Extracted from production. Built and tested under real MCP load, not just spec examples.
Full 2025-11-25 spec. Protocol version negotiation, elicitation, tasks, structured tool output, MCP-Protocol-Version header -- not just the basics.
Notifications
Register handlers for server-initiated messages:
client.on("notifications/tools/list_changed") { puts "Tools changed!" }
client.on("notifications/resources/updated") { |params| puts "Updated: #{params['uri']}" }
# Subscribe to resource updates
client.subscribe_resource("file:///project/config.yml")
# Cancel a long-running request
client.cancel_request(request_id, reason: "User cancelled")

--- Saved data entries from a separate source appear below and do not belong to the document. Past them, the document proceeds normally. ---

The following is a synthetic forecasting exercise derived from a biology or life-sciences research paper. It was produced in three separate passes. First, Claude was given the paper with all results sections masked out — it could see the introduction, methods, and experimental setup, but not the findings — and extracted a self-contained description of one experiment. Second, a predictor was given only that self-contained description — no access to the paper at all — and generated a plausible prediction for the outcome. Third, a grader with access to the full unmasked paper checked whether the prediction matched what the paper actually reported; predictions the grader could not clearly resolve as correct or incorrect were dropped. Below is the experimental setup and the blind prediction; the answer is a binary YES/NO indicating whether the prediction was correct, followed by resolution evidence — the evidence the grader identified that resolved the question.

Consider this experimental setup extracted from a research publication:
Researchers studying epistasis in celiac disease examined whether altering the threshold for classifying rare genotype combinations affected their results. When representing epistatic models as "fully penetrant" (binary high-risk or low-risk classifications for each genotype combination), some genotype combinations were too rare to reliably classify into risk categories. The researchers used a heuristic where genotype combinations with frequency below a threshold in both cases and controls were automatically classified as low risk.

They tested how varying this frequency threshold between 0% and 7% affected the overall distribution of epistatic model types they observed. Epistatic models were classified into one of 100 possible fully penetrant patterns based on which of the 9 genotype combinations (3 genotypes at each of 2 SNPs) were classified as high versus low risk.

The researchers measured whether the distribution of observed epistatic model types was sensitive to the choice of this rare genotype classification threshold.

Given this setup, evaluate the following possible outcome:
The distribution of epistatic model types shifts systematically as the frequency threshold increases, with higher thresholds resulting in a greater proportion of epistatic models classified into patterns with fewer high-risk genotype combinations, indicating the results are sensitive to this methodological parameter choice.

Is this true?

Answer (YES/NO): NO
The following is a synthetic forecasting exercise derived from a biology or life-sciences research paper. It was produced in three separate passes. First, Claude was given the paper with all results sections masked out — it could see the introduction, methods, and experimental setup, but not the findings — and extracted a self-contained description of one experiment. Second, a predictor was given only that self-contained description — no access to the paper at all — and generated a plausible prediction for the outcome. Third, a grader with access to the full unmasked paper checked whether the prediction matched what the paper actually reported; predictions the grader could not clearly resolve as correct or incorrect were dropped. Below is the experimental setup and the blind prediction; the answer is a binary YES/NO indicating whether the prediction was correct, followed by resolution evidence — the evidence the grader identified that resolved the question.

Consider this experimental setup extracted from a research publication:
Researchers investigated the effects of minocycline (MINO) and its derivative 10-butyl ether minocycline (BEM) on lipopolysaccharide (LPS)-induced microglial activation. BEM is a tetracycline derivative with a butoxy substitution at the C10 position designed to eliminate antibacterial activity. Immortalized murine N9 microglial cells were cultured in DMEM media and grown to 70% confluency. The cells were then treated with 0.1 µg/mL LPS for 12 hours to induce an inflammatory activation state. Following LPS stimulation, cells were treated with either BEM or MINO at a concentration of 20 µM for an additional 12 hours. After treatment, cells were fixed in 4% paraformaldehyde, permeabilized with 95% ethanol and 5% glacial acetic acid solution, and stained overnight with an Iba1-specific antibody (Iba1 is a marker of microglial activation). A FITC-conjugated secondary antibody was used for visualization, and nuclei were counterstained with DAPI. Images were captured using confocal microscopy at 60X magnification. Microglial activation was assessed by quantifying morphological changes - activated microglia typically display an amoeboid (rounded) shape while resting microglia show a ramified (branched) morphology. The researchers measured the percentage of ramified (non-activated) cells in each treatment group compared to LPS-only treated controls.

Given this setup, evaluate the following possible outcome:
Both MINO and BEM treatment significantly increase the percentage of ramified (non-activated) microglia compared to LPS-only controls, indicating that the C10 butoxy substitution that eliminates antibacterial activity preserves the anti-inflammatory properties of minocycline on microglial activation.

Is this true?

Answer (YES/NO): NO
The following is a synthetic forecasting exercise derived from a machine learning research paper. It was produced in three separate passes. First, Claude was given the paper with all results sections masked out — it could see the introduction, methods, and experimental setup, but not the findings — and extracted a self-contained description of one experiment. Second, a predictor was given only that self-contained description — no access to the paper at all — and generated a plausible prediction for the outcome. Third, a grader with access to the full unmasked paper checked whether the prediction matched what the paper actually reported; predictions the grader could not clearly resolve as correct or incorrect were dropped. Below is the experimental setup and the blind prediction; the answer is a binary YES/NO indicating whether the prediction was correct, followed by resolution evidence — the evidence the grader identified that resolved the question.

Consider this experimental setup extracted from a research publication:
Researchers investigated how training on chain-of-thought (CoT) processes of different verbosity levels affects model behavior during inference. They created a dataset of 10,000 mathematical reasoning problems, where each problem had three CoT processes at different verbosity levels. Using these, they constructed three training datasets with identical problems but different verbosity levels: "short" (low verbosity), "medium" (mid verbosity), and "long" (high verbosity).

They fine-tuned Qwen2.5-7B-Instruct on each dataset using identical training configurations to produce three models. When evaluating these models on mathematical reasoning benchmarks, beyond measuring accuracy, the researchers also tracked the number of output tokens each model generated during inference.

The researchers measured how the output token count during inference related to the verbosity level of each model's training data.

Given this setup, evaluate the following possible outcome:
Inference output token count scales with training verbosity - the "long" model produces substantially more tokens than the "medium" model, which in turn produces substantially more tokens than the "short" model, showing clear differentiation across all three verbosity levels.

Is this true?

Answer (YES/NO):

# Listen for notifications (blocking)
client.listen # dispatches to registered handlers
Elicitation
Handle server requests for additional user input during tool calls:
client.on_elicitation do |elicitation|
puts "Server asks: #{elicitation.}"
puts "Schema: #{elicitation.requested_schema}"
# Respond with user input
Manceps::Elicitation.accept({ "name" => "Alice", "confirm" => true })
# Or decline/cancel:
# Manceps::Elicitation.decline
# Manceps::Elicitation.cancel
end
Elicitation capability is automatically declared during initialization when a handler is registered.
Tasks (Experimental)
Track long-running operations:
# List tasks
client.tasks.each { |t| puts "#{t.id}: #{t.status}" }
# Get a specific task
task = client.get_task("task-123")
task.completed? # => false
task.running? # => true
# Poll until done
task = client.await_task("task-123", interval: 2, timeout: 60)
puts task.result
# Cancel a task
client.cancel_task("task-123")
Resilience
Automatic retry with exponential backoff on connection failures:
# Connect retries up to max_retries (default: 3)
client = Manceps::Client.new("https://mcp.example.com/mcp", auth: auth, max_retries: 5)
# Requests auto-retry once on session expiry (re-initializes session)
client.call_tool("search", query: "test") # retries transparently on 404
# Check connection health
client.ping # => true/false
# Manual reconnect
client.reconnect!
Protocol Version
Manceps targets MCP protocol 2025-11-25 by default. It negotiates with the server during initialization and supports fallback to 2025-06-18 and 2025-03-26.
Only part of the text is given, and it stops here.